Trust Harker Heights Public Librarian Amanda Hairston to step up and teach area children about the germs that cause the flu and other illnesses. She did this during last Thursday’s Family Science Night, giving children of all ages (and their parents) some good information about how to stop the spread of these germs in a way that was visual and sure to leave a lasting impression.
“It’s flu season here (the library’s children’s area), and we have the play area here,” Hairston said, “and we like to try to stop the spread of germs, so that’s what we’re talking about (tonight), effective hand-washing.”
She told the 22 people who gathered for evening’s program, “A lot of people in January get something called the flu. There are lots of cold and flu viruses going around, so tonight we’re going to talk about staying healthy.”
Hairston first read the book “Germs Make Me Sick” by Melvin Berger, thenasked the children in the group about just when people should wash their hands, listingtheir answers on the white board behind her. Answers included cooking; interacting with animals; and coughing, sneezing, and blowing one’ nose.
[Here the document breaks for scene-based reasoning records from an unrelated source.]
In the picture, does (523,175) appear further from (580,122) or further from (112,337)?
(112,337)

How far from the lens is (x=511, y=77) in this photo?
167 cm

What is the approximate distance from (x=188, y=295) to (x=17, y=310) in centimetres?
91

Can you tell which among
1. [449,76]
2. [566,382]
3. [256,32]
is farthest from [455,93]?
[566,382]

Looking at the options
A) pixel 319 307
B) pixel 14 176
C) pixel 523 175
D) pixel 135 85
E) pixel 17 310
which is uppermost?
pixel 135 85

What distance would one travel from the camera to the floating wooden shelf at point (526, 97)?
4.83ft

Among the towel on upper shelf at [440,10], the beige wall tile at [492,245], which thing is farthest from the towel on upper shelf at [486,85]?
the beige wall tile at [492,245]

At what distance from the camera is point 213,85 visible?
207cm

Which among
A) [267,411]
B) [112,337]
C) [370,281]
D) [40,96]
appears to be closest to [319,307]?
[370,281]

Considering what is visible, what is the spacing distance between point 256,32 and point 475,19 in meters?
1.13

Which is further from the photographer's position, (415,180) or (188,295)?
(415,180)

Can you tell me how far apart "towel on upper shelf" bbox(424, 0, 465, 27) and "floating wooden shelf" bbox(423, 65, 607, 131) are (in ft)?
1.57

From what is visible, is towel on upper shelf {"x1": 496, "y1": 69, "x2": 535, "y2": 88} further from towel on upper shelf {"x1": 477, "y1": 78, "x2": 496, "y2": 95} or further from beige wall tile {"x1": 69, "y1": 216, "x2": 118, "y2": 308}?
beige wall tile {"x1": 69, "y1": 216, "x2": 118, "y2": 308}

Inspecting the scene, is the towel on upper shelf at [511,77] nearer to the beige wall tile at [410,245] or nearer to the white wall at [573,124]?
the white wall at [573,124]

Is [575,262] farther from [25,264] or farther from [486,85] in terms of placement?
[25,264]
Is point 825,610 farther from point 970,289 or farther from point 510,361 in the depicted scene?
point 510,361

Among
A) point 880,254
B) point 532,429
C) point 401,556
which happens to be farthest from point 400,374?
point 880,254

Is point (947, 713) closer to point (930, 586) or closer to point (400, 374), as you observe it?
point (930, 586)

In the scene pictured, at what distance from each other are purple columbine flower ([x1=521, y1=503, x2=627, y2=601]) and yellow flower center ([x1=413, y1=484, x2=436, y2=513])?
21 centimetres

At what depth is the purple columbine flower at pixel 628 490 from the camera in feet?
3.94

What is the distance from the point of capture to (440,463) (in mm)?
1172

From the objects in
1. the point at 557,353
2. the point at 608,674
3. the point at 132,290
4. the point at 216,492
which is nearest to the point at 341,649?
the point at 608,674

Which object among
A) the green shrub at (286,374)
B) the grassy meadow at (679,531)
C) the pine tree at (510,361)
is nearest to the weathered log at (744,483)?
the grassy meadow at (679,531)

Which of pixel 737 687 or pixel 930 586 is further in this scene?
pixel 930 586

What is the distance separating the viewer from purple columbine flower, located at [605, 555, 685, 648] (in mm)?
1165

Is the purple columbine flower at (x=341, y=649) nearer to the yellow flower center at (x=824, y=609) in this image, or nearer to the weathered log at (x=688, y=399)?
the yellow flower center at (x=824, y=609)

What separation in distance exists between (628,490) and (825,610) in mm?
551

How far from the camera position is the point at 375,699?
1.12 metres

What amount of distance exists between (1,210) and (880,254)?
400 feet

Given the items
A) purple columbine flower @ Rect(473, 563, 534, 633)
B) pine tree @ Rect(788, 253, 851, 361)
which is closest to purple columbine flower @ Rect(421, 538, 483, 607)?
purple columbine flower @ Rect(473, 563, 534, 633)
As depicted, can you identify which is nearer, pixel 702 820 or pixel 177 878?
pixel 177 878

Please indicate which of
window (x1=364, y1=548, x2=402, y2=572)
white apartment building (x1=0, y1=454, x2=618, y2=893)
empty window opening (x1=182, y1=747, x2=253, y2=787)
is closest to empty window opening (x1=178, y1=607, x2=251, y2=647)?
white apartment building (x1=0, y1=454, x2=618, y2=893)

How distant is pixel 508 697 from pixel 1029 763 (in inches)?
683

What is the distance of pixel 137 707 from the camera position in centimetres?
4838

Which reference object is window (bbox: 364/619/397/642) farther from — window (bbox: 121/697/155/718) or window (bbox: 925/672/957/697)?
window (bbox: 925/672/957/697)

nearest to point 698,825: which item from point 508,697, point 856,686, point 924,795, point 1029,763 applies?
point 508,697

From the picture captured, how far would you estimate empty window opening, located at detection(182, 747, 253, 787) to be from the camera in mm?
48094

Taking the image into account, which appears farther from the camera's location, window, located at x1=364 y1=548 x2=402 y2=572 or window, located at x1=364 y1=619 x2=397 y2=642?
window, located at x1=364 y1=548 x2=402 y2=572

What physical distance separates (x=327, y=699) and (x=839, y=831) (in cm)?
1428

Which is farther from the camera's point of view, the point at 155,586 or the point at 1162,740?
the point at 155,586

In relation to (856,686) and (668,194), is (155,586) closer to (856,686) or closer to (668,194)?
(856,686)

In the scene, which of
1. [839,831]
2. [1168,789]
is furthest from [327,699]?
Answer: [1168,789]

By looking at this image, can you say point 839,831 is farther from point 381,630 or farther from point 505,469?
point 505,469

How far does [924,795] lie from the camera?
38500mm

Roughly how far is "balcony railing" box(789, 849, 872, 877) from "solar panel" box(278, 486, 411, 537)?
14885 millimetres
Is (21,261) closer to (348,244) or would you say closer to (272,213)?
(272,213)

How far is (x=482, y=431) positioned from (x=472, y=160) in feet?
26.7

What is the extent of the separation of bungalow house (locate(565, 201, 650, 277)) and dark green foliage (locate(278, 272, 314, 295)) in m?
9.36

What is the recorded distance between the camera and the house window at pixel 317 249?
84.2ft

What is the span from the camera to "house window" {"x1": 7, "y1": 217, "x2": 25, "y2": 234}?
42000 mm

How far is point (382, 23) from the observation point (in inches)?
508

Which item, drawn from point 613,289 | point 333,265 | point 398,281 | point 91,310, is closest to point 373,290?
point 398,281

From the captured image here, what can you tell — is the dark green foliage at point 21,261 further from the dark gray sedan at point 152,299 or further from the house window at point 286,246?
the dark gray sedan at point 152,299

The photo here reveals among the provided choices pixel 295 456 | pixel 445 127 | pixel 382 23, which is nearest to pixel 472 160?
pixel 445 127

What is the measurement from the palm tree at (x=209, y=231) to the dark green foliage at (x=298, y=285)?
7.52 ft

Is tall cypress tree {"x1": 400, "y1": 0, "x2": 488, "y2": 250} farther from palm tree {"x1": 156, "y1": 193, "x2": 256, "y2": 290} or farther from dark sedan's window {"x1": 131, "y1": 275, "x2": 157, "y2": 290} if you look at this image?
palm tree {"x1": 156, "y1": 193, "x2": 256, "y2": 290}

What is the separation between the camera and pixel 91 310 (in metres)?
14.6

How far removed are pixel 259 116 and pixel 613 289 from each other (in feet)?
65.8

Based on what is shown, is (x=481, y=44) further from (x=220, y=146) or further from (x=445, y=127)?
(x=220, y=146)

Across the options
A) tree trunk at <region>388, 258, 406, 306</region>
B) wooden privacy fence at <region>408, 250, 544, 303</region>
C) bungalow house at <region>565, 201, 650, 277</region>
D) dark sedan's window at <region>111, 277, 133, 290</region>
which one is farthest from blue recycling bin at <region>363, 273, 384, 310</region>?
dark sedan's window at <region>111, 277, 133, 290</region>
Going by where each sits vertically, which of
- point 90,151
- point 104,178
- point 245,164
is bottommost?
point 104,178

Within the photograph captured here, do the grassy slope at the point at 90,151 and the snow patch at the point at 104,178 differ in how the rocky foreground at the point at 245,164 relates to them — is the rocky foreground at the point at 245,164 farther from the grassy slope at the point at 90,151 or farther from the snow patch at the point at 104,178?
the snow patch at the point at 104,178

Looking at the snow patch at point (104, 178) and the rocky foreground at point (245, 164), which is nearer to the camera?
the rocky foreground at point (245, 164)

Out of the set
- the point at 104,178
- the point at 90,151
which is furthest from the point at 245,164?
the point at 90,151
Hairston then explained to everyone that The Centers for Disease Control and Prevention recommends that people work up a soapy lather under warm water and scrub their hands, between fingers and under fingernails for at least 20 seconds.
Then the fun really began when Hairston brought out the Glo Germ kit for a handwashing experiment. The kit contained a lotion that simulated germs; Hairston applied a dollop of this to the children’s hand, which they rubbed in thoroughly. In a dark room, a black light that showed the “germs” on their hands.
They were all split up into three handwashing groups: group one just rinsed their hands for 10 seconds; group two washed their hands with soap for 10 seconds, which later showed some improvement, but there was still a lot of residue left; group three washed their hands with soap for the full 20 seconds, which yielded the best results, revealing mostly clean hands. One girl, 7-year-old Olivia Deffendall acted as the control and remained “germ”-saturated.
The results gave them visual proof that the group that washed their hands with soap and warm water for the full 20 seconds got more “germs”off than those who washed for 10 seconds, or not at all.
The children were delighted with the experiment, though most ran to the bathroom to continue their handwashing.
Parents William and Toni Gribble bring their sons, 3-year-old Connor and 20-month-old Mason, to the library on a frequent basis, and they all enjoy Family Night. “We’re up here with them about once a week or so,” Toni said.
“At least,” William agreed, “to pick up books or for the programs.”
Hairston said, “I love this program. They just get it, and it’s the best way to share with them how to share with them how to wash their hands and not spread germs.”
While Family Nights are held every Thursday night, the next Family Science Night will be on Jan. 30 beginning at 6 p.m. “We’ll be talking about snowflakes and precipitation,” Hairston said.